Chabad of Grass Valley rabbi celebrates first Orthodox Jewish wedding in Nevada County
Every couple wants their wedding to be meaningful. That’s a given.
Choosing the venue and the location, using your mother’s wedding dress or veil, and selecting a ceremony and an officiant — those are all decisions that help brides and grooms create a truly meaningful wedding day.
Mark and Karen Gold took that process more than one step further, choosing to celebrate their union in a traditional Orthodox Jewish ceremony.
Mark grew up attending an Orthodox synagogue, but both Mark and Karen currently describe themselves as practicing conservative Judaism. They don’t keep kosher, for example, although they do celebrate shabbat (the sabbath).
On June 2, the Golds married in the backyard of their Grass Valley home, in a ceremony presided over by Rabbi Nochum Yusewitz, the leader of Chabad of Grass Valley.
“It’s the first time that we’re aware of, that a traditional wedding that follows the law down to a T” has been performed in Nevada County, Rabbi Nochum said, calling the traditional ceremony “the recipe for making this magical thing happen, the union of two souls.”
According to Chyena, the choice the Golds made to wed according to Jewish tradition was a “huge source of inspiration” to many in the local Jewish community.
For the Golds, even though the process became more complex and time-consuming than they had anticipated, it was well worth it.
“For me, if we were going to do this, I wanted to do it right,” Mark said.
After the Golds moved to Nevada County from the Bay Area last fall, they became acquainted with Rabbi Nochum and Chyena Yusevitz, who had also recently arrived in the area from Brooklyn.
The two couples began talking about doing the wedding in the Orthodox tradition.
“We didn’t want it to be a run of the mill Jewish wedding,” Mark said. “We wanted it to be really special.”
Joining two souls
Complicating the preparations for the wedding was the fact that both Mark and Karen had been married before. And even though both had obtained a “get,” or Jewish divorce, Rabbi Nochum felt they needed to obtain a new get at a higher standard.
That meant a scramble to obtain birth, death and marriage records going back three generations. The documents were vetted by a rabbi in Australia considered the authority in such matters.
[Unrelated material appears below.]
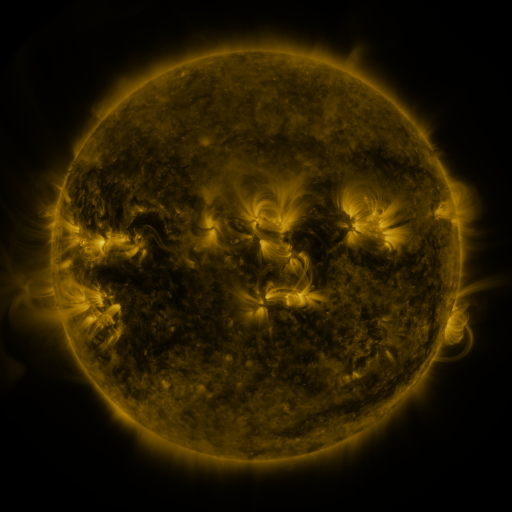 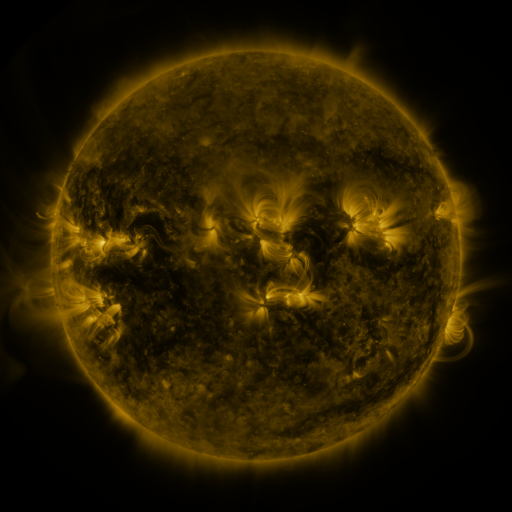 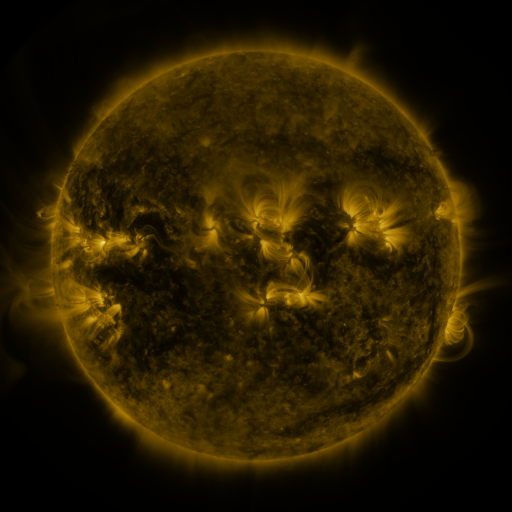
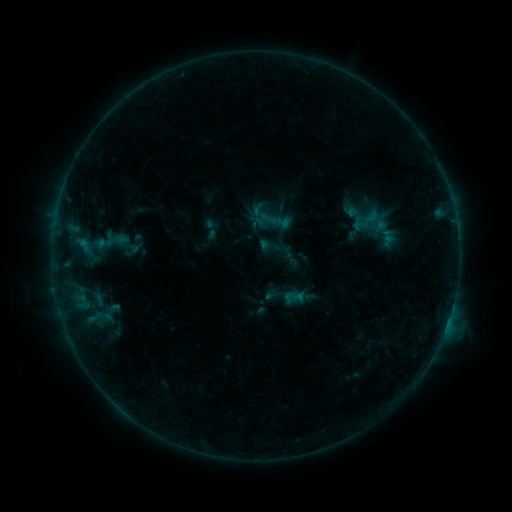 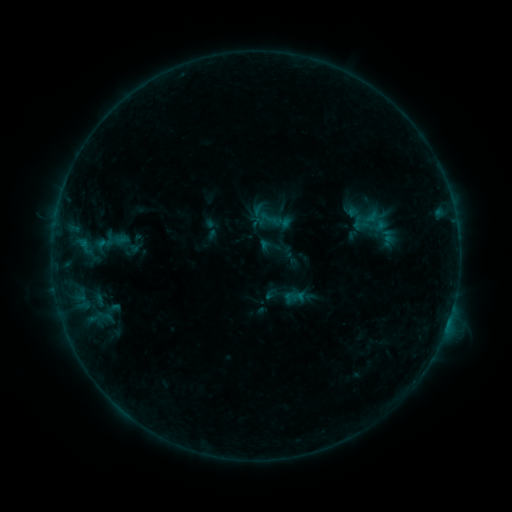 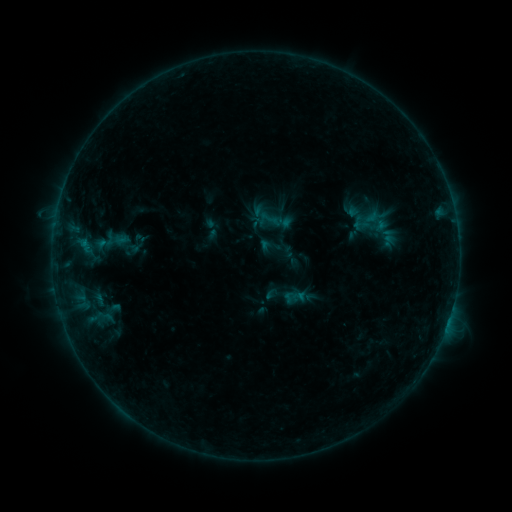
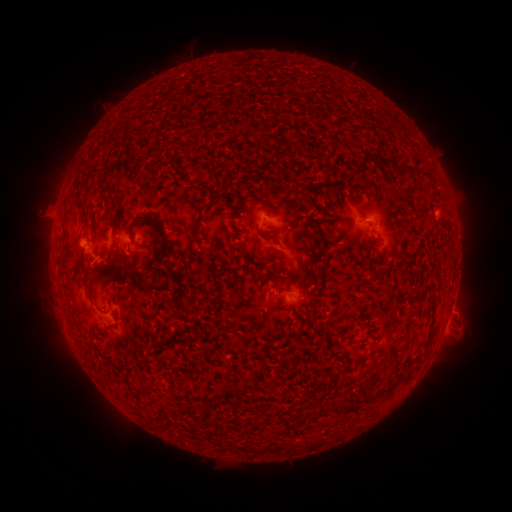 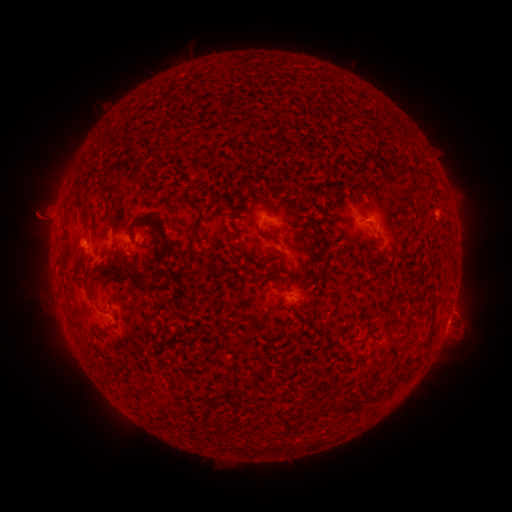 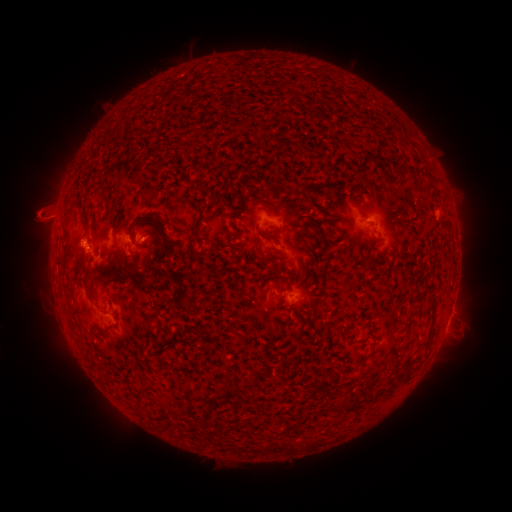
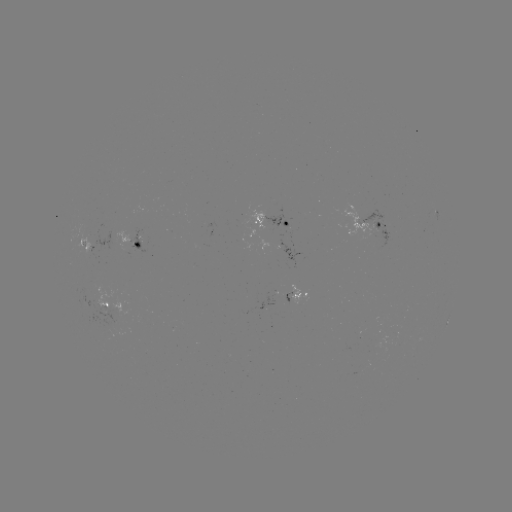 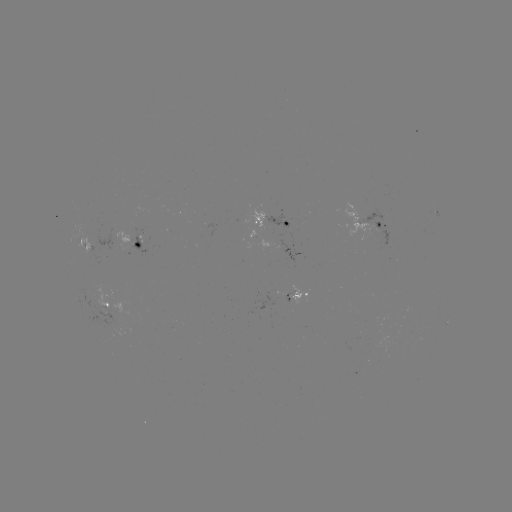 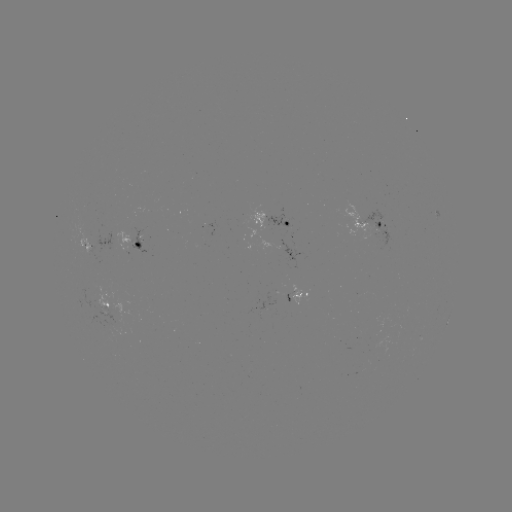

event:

Mark and Karen — and their ex-spouses — then were interviewed by a panel of rabbis, the beit din or rabbinical court.
For one, the Golds said, they wanted to make sure there would be no question about the legitimacy of their marriage.
And, Karen said, the process helped them spiritually separate from their past and be prepared for their marriage together.
“It gave a sense of closure — it elevated our marriage,” Mark said.
Rabbi Nochum and Chyena did their best to help the couple negotiate the sometimes stringent requirements.
“Sometimes they wondered if it was too much,” Chyena said. “We simply told them, we really love you, we want to offer this to you.”
“They kept reminding us, if you think this is too much, that’s OK,” Mark said.
Every aspect of the wedding ceremony had very specific meanings that emphasized the spiritual connections being made.
First, Mark accepted the ketubah, or marriage contract, witnessed by two rabbis.
“It’s the earliest document protecting women’s rights,” Mark explained. “I’m agreeing to do certain things, to take care of her.”
After he accepted the marriage contract, Mark covered Karen’s face with the veil, symbolizing that he is marrying her for what’s inside, not what’s outside.
While veiled, Karen received blessings from the wedding guests. The guests then took a coin and placed it in a tzedakah box, a receptacle for collecting money designated for charity.
As Mark waited for her, Karen was escorted to the chuppah, or canopy beneath which the ceremony is performed. She then circled him seven times — what Karen said was “a very, very traditional practice that creates a spiritual protection around the new husband and their home.”
In another nod to an old tradition, they were wrapped in Mark’s prayer shawl to receive seven blessings. According to Chyena, kabbalistically seven signifies completion, like the seven days of creation.
One tradition familiar even to Gentiles was followed —the ritual breaking of the wine glass at the end of the ceremony.
“That symbolizes that even in joyous times, we remember Jerusalem and the destruction of the temple,” Chyena said. “Then the party begins.”
But the symbolism did not end there.
After the ceremony, the newlyweds were escorted to a private room and left alone for a few minutes.
“It’s their own time, to remind them they are each other’s priority,” Chyena explained. “They break their fast to symbolize the start of their new life.”
Reflecting back, Karen said, deciding on an Orthodox ceremony was a way to honor their heritage and their family.
“Mark’s aunt is Orthodox (her late husband was actually Mark’s rabbi) … You could see the joy in her face” during the ceremony, Karen said.
“It (honored) our traditions, and our commitment to each other.”